═══ DOCUMENT SECTION
I mean technically - but I could be wrong, I haven't looked closely. For the UI, I'd guess that having things "just work" would be the expectation (all formatting and options that are practical to copy/update would be copied/updated), so no particular controls needed.

fflorent commented 11 months ago

I created a pull-request in my own repository with some changes to the initial proposal: https://github.com/fflorent/grist-issues-proposals/pull/1

With the hope it will be more convenient to review / comment it.

Feedback highly welcome! :pray:

alexmojaki commented 11 months ago

Personally I was agreeing with the discussion here (which I'm only reading now, sorry) until it pivoted to using imports. Imports are complicated, both in the backend and the frontend. I imagine most users who want this kind of feature would much prefer to have the data stay up to date automatically (even instantly) rather than the flexibility of imports.

Here's what I think is required for syncing, and it doesn't sound too bad:

When the 'master' document is open, and a 'source' table is modified (i.e. a doc action is applied to that table) broadcast that doc action to open documents with that table
Doc actions on the table/column metadata tables which affect the source table are broadcasted in some special way where the refs are translated to string IDs.
When a subscribing document is opened, source tables are loaded from the master document and data is fully replaced
Edits to subscribing tables are forbidden, maybe reusing how access rules work but forbidding everyone regardless of access.
Attachment columns in source tables are forbidden, at least initially, because that adds complications.
══════
═══ INFORMATION SUPPLIED
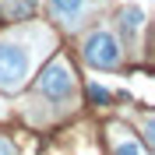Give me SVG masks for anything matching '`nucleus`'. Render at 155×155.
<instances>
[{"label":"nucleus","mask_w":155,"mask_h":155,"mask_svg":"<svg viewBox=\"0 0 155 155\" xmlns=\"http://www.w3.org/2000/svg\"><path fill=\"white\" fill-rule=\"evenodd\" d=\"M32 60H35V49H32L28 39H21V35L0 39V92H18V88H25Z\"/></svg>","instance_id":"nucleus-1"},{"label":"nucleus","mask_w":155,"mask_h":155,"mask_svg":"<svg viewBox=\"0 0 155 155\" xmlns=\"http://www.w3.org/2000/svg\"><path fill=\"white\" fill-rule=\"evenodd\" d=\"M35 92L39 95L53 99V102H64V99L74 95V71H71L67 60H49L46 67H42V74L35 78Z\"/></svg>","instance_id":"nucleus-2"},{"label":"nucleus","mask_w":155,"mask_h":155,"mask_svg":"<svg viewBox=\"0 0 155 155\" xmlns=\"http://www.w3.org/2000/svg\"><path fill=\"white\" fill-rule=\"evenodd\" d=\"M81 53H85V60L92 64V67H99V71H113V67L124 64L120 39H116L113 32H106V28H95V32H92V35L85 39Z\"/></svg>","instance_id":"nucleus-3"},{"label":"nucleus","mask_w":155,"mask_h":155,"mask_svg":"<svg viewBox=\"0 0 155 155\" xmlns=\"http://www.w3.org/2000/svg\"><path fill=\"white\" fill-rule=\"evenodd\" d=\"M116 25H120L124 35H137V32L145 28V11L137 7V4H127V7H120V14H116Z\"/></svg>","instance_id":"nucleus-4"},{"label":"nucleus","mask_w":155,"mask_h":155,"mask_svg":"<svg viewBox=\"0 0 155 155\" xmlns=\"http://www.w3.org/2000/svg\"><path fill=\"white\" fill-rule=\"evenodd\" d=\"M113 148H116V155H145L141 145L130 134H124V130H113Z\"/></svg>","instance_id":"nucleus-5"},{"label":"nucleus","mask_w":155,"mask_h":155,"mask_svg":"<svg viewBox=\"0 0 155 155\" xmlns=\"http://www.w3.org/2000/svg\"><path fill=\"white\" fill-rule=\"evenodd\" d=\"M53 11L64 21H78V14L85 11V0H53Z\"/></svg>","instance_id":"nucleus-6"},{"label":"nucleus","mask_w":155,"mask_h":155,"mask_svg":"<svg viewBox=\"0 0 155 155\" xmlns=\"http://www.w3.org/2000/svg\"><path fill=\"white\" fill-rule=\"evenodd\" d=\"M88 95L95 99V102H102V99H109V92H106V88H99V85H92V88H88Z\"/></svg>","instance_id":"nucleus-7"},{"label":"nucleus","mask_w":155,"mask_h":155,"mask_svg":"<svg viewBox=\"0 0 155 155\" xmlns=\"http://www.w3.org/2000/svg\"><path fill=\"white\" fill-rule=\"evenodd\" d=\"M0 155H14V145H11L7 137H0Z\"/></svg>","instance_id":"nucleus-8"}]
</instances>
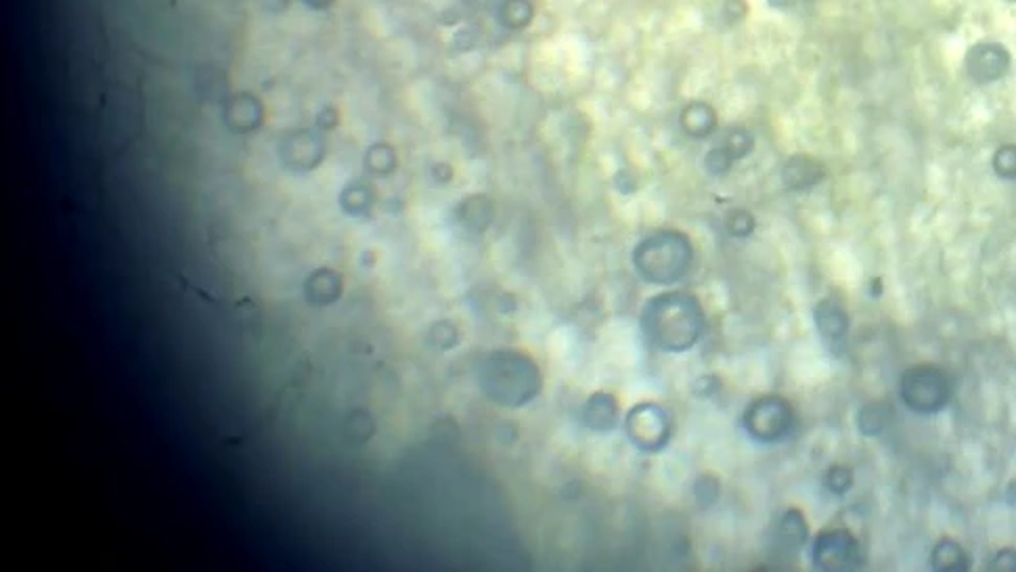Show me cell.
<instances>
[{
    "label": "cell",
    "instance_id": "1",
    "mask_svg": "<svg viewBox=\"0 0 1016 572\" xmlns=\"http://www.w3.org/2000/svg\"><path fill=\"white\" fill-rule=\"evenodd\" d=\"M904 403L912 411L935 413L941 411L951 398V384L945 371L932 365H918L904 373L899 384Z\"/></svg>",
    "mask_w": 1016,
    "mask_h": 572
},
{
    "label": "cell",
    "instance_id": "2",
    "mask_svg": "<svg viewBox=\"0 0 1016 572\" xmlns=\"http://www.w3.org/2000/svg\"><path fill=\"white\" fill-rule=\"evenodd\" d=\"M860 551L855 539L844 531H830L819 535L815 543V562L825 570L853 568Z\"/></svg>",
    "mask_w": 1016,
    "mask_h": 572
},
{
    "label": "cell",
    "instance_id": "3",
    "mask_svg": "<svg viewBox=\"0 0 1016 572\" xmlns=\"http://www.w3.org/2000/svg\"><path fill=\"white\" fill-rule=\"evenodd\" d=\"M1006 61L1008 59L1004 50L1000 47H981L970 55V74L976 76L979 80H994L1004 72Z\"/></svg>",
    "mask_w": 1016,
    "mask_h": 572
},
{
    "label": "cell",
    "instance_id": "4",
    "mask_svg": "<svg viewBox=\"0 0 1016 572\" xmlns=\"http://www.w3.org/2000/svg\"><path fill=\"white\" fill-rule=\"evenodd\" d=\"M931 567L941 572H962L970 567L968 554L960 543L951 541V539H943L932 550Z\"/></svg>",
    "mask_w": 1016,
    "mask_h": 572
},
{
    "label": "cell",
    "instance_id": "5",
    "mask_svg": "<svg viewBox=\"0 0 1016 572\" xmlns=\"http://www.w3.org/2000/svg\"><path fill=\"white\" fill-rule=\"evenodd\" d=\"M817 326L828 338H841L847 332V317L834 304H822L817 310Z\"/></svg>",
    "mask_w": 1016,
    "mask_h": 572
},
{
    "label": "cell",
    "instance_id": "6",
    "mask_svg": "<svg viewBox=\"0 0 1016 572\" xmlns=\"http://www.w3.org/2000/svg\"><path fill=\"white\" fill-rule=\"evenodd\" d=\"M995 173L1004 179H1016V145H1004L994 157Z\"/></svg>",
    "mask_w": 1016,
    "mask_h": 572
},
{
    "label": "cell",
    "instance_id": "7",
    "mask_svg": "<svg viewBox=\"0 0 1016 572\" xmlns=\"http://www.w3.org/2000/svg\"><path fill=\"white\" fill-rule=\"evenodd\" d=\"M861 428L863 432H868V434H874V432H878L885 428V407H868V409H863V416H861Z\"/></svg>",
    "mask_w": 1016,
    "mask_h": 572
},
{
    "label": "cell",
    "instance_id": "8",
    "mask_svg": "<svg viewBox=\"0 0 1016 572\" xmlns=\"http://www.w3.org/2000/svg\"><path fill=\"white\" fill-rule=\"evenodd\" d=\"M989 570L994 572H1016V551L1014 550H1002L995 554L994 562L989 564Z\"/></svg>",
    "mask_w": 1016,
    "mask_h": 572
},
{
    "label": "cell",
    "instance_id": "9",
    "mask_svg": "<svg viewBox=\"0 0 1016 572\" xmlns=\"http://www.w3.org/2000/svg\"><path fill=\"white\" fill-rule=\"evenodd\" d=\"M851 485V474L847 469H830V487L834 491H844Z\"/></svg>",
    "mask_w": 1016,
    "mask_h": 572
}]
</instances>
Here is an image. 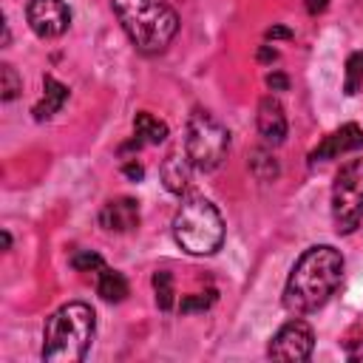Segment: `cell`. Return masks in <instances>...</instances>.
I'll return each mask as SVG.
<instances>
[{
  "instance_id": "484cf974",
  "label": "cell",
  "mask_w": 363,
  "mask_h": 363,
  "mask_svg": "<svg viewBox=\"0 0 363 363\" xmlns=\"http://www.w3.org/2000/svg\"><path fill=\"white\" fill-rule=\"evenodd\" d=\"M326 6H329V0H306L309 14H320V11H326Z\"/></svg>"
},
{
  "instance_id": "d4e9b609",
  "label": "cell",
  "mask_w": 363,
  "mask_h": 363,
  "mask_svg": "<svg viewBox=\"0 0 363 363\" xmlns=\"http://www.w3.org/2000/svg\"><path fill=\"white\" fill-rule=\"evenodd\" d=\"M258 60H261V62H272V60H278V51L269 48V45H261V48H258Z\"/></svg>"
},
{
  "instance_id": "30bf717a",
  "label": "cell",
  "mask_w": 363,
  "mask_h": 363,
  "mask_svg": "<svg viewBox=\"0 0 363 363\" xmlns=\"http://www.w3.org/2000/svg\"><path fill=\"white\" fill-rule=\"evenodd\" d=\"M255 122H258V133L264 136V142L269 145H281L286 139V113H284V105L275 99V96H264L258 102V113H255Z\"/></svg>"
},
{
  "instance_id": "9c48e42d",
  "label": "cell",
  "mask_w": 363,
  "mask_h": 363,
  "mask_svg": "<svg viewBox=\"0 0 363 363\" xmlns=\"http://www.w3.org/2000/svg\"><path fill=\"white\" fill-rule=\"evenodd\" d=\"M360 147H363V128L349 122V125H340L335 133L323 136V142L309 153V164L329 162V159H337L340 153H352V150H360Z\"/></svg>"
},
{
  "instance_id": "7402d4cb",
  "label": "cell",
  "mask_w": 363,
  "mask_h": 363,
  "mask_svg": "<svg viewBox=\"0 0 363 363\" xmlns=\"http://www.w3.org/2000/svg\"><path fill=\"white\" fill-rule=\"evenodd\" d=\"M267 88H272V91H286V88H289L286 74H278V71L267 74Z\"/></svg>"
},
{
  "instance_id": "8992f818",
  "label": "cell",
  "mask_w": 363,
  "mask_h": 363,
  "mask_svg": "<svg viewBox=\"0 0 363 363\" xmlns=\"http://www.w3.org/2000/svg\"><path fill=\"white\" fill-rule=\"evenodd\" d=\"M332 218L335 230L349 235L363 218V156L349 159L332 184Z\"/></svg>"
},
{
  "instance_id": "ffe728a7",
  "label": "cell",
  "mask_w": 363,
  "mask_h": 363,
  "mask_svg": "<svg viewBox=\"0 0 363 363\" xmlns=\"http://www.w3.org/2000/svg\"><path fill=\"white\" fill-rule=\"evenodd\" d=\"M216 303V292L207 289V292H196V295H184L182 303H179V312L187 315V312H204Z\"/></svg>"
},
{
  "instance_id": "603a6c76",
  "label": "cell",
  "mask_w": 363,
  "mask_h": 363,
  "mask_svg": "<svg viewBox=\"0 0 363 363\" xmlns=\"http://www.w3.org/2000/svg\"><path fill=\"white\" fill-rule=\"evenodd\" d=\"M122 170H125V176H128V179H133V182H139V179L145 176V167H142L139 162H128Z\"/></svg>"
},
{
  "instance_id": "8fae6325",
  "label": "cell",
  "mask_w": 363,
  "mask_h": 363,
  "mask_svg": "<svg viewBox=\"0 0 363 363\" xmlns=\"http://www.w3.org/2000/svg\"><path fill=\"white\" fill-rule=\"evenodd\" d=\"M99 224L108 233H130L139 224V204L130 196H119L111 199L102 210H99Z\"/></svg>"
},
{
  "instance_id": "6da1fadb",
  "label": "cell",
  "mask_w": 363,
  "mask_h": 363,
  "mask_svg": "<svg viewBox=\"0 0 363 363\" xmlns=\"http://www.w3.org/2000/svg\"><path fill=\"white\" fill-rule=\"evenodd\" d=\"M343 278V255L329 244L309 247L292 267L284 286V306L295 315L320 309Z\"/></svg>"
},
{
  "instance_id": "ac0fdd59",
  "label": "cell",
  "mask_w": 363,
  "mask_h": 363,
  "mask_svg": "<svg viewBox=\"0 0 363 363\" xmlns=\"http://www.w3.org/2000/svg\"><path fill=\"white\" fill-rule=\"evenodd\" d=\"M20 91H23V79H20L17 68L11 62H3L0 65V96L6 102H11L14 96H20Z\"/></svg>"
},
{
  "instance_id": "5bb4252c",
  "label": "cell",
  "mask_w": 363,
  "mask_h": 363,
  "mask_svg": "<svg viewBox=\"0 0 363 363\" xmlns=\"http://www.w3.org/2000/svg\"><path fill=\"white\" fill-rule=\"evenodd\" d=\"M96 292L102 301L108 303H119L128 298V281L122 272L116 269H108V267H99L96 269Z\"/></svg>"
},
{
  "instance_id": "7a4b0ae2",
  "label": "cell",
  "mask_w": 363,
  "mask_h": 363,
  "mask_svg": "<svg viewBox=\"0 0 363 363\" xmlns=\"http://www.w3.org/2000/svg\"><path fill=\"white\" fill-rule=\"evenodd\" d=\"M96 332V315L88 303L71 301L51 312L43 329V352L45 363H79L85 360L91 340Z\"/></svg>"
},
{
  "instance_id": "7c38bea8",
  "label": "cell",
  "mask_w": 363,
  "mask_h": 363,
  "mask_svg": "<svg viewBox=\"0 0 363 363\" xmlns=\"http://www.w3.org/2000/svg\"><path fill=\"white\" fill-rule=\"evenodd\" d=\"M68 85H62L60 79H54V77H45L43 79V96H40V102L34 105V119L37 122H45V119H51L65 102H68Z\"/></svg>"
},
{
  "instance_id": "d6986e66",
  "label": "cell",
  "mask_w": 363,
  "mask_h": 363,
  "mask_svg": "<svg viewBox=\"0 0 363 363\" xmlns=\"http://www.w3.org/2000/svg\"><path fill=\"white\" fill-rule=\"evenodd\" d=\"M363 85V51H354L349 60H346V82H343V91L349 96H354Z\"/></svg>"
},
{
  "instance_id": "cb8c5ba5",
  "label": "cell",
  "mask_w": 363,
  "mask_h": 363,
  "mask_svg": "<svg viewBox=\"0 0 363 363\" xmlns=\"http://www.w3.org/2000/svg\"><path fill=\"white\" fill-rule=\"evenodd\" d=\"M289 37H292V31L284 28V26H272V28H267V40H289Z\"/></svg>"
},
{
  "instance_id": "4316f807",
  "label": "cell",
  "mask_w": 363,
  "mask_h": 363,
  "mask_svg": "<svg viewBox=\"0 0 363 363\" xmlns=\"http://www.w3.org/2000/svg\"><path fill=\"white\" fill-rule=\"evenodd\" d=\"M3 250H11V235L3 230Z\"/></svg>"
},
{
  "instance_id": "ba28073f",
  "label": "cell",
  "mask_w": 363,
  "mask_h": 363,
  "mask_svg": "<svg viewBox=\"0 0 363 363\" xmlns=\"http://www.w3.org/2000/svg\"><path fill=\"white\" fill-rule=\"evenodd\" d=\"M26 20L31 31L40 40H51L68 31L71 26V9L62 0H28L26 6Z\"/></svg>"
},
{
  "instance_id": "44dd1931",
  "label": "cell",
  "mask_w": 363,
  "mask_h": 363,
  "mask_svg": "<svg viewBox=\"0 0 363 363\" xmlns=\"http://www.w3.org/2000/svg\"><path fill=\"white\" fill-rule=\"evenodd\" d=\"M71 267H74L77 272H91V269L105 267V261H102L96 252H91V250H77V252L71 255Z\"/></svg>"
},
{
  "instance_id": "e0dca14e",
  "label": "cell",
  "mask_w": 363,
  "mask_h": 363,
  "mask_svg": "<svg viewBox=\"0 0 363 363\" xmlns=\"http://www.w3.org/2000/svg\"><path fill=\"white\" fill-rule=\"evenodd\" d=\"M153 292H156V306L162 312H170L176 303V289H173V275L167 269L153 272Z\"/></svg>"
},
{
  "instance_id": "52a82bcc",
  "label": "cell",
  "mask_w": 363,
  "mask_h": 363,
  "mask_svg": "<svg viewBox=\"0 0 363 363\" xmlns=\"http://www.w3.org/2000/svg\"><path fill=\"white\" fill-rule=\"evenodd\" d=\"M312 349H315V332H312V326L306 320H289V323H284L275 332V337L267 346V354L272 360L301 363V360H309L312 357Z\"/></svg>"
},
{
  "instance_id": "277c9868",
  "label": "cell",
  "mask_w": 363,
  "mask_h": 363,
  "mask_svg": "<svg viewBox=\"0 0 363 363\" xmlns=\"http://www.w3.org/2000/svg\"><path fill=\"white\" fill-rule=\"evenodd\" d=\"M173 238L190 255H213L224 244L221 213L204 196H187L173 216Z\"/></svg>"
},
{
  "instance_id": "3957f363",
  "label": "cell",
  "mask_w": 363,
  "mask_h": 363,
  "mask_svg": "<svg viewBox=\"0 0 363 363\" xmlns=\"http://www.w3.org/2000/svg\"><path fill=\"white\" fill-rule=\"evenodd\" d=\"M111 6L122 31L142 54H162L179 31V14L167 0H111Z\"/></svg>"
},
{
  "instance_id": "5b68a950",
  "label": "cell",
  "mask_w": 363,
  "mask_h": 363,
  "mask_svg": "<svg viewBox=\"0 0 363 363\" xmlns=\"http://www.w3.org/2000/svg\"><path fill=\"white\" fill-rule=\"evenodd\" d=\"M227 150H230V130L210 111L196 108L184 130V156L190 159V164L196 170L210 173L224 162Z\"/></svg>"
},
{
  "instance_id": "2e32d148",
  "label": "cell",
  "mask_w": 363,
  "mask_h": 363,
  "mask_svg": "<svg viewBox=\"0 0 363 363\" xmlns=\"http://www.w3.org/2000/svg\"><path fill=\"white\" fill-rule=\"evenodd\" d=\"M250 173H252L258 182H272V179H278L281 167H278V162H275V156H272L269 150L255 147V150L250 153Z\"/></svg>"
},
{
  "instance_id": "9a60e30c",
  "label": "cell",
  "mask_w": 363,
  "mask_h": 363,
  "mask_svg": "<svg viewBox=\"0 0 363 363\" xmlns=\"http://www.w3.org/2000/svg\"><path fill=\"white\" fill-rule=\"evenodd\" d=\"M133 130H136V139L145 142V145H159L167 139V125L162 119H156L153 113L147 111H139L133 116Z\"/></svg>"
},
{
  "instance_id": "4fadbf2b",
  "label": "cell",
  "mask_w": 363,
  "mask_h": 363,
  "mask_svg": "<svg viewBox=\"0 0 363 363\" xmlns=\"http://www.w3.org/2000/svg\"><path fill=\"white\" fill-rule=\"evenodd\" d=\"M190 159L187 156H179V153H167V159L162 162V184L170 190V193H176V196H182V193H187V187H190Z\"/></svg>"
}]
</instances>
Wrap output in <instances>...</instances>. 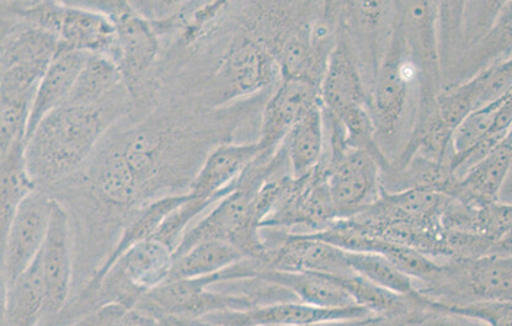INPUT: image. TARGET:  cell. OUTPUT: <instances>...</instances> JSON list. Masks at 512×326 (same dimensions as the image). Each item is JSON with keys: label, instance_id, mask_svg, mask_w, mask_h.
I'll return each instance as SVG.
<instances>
══════
■ **AIM 1**
Shorten the paragraph in the discussion thread that begins "Personally I was agreeing", keeping its main points.
■ **AIM 2**
In the discussion thread, what happens when a subscribing document is opened?
Work only from the discussion thread; the data plays no part.

■ **COMPLETE OUTPUT 1**
The commenter agreed with the discussion until it turned to imports. Imports are complicated in both the backend and the frontend. Most users wanting this feature would likely prefer data that stays up to date automatically, even instantly, over the flexibility of imports.

■ **COMPLETE OUTPUT 2**
Source tables are loaded from the master document and the data is fully replaced.